Mi è difficile non fare la ola alla notizia che il sindaco di Rimini intende scendere in campo contro gli haters del mare Adriatico, quelli che, da quando esistono i social, ogni estate che manda Dio si fanno un dovere di parlarne male. Me li immagino come i poveracci “vorrei-ma-non posso” di certe vecchie commedie all’italiana, che non potendo permettersi le ferie se ne stanno chiusi in cantina per far credere ai vicini di essere partiti: esprimendo sui social disprezzo per il mare del turismo popolare sperano di dare l’idea di essere abituali frequentatori di spiagge più esclusive e scenografiche, Salento come minimo.

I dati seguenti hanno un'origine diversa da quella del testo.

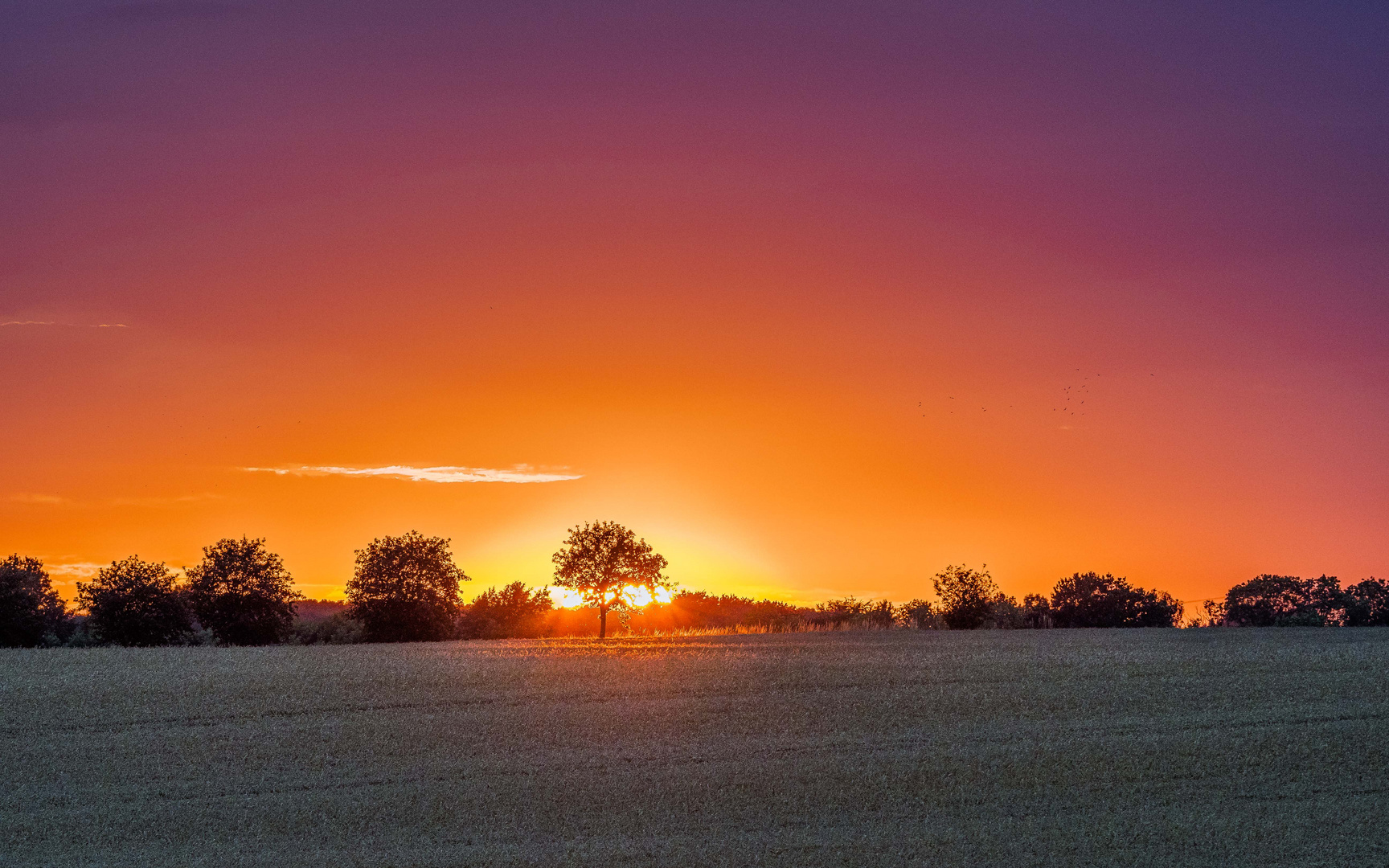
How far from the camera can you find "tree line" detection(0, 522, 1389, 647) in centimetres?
5084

Il cliché dell’alto Adriatico sporco e lutulento ormai si è così incistato nella testa dell’italiano medio che chi sceglie la Romagna si sente in dovere di precisare, in tono di scusa, che lo fa “nonostante il mare”: ci va per l’ospitalità, l’organizzazione, il cibo, la vicinanza, i servizi, i prezzi tutto sommato contenuti rispetto ad altre località, non certo per quell’acqua che si ostina a non sembrare quella di Grace Bay. Io stessa ho dovuto bacchettare un amico che aveva corredato i tweet e le immagini di un piacevole weekend a Rimini con l’inevitabile “il mare è quello che è, ma…”. Làvati la bocca prima di criticarlo, anzi, già che ci sei, fàtti i gargarismi con l’acqua di uno dei mari più puliti d’Italia, come testimonia l’ennesima Bandiera blu conseguita quest’anno dalle spiagge della nostra Riviera.

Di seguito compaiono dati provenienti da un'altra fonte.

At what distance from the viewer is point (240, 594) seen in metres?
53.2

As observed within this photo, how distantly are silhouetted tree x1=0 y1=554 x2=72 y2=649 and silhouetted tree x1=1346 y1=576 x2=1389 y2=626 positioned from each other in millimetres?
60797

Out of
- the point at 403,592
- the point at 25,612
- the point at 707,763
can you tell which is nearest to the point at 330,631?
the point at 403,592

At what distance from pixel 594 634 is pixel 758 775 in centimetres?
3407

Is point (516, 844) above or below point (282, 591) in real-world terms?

Ecco, più che l’aggressività anti-Adriatico dei leoni da tastiera, sfigati per definizione, mi infastidisce l’imbarazzo di quelli che vengono qui con una certa condiscendenza, come gourmet costretti dalle circostanze a mangiarsi una Rustichella all’Autogrill. Questo disagio, più che rivelare le vere o presunte magagne dell’Adriatico, smaschera i loro complessi. Hanno paura di non sembrare abbastanza ricchi da concedersi lussuosi resort su candide spiagge lambite da acque cristalline, o abbastanza avventurosi e snob da optare per scogli selvaggi e inospitali, visitati solo da una troupe del National Geographic nel 1975.

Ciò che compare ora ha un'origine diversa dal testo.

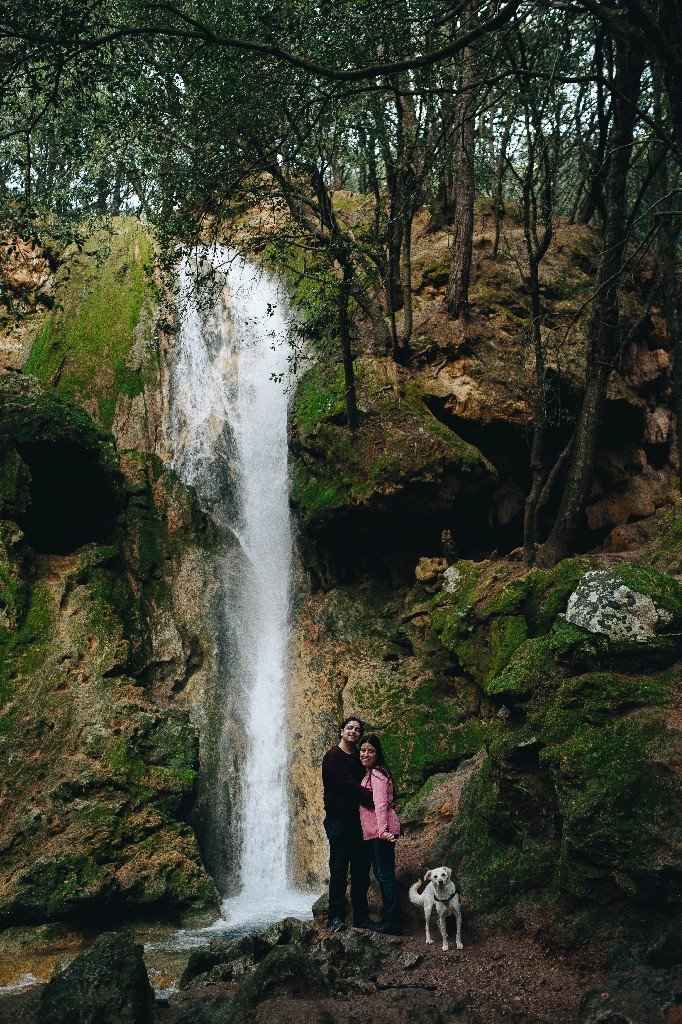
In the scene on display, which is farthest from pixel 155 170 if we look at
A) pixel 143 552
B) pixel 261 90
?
pixel 143 552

Temono di passare per gente semplice, che in vacanza vuole spaparanzarsi sul lettino, non ama camminare sui sassi e quando fa il bagno si sente più tranquilla se dopo tre metri non gli si spalanca un abisso sotto i piedi. Insomma, sono convinti che la scelta della villeggiatura i definisca come esseri umani e li posizioni sulla scala sociale, e ai loro occhi la Riviera romagnola non fa abbastanza status. Forse sospettano che tornare sulle stesse spiagge dove i loro genitori, operai o piccoli impiegati, li portavano da bambini sia come ammettere di non essere riusciti a fare il salto di classe, anche se per gli operai e i piccoli impiegati di oggi un mese di vacanza con la famiglia a Viserba è diventato un sogno proibito.

Posto che tutti i gusti sono gusti e ognuno ha il sacrosanto diritto di andare in vacanza dove gli pare e dove arrivano le sue finanze, lo snobismo dichiarato verso il nostro mare è solo una piccola spia della diffusa insoddisfazione rispetto a se stessi e alla propria condizione. Sentimento, ahimé, diventato cronico in un’Italia dove l’ascensore sociale è fermo da decenni, e pure le scale sono dissestate e senza corrimano. E l’unico sfogo è lanciare un post livoroso nel mare – quello sì torbido e inquinato – dei social.